É importante implementar um processo de interação entre as ações pedagógicas e a historia de vida de cada trabalhador(a), tendo como elemento fundamental os momentos representativos experimentados pelos participantes destes processos educativos, sendo então, como afirmado anteriormente, a prática social realmente o principal elo entre a construção de práticas pedagógicas inovadoras, permanentemente diferenciadas, e uma possível transformação social.
O terceiro princípio se refere à Construção e Organização Coletiva do Conhecimento. A riqueza deste princípio está na compreensão da necessidade de apropriação, por todos, do conjunto de vivências acumuladas. A troca destas experiências contribui certamente no processo de construção coletiva do conhecimento, como expresso no enunciado deste preceito. Assim, os processos educacionais precisam disponibilizar momentos que propiciem este tipo de interação, entre todos os participantes.
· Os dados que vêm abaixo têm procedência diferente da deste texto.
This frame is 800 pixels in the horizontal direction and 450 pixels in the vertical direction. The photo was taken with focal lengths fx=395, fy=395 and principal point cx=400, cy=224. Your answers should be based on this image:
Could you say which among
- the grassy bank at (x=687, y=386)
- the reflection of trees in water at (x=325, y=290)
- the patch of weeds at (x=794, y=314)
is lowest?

É importante verificar que esta troca de experiências não significa desconsiderar, de forma nenhuma, a manutenção das diferenças e individualidades. Não sendo objetivo, portanto, a construção de uma única compreensão da realidade, devendo ser esta socializada e nunca inexoravelmente totalizada, ou seja, considerada como algo que, a partir das reflexões coletivas, deva ser vista como monolítica, fechada ou acabada e, não sujeita a dialética social.
O quarto preceito considera o Trabalho Como Princípio Educativo. Aqui se entende a vivência no “mundo do trabalho” como um dos principais elementos a ser considerado em um processo educativo diferenciado. Porém, torna-se necessário observar que este fator não está relacionado com o entendimento usual deste debate, ou seja, a educação como preparação para o mercado capitalista.
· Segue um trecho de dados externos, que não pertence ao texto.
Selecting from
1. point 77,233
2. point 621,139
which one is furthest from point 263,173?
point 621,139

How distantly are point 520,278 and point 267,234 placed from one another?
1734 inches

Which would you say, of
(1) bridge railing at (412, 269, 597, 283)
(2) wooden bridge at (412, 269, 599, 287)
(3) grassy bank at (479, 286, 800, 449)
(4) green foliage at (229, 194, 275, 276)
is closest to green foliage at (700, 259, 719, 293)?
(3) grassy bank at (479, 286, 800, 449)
A compreensão das atuais relações sociais de trabalho, em suas particularidades, possibilita o debate, visualização e construção de saberes distintos, incluindo neste caso a elaboração de tecnologias que sejam mais adaptadas a uma concepção de manutenção da biodiversidade local, defendida. Assim, a utilização de exemplos educativos tendo como ponto de partida as atividades desenvolvidas no cotidiano da labuta, garante a elaboração de uma abordagem alternativa sobre a mesma.
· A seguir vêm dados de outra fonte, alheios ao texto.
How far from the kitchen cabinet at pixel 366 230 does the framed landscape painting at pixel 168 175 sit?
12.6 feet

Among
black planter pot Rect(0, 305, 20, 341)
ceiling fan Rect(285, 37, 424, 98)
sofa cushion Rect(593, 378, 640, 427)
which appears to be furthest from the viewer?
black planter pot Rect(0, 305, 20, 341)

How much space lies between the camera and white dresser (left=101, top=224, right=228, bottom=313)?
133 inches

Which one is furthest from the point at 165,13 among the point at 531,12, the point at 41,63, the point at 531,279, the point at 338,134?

O quinto e último princípio pauta-se no Respeito e Valorização a Pessoa e aos Seus Saberes. No processo educativo, os saberes populares e tradicionais devem ser considerados, pois, são fundamentais no desenvolvimento da compreensão e leitura do mundo em que os trabalhadores e trabalhadoras vivem. Assim, as atividades desenvolvidas em casa, na plantação, na colheita, na roça, no que se refere a cura a partir das ervas medicinais, a “leitura” do tempo, o conhecimento sobre os animais, tudo isso, deve ser utilizado e valorizado neste processo educativo.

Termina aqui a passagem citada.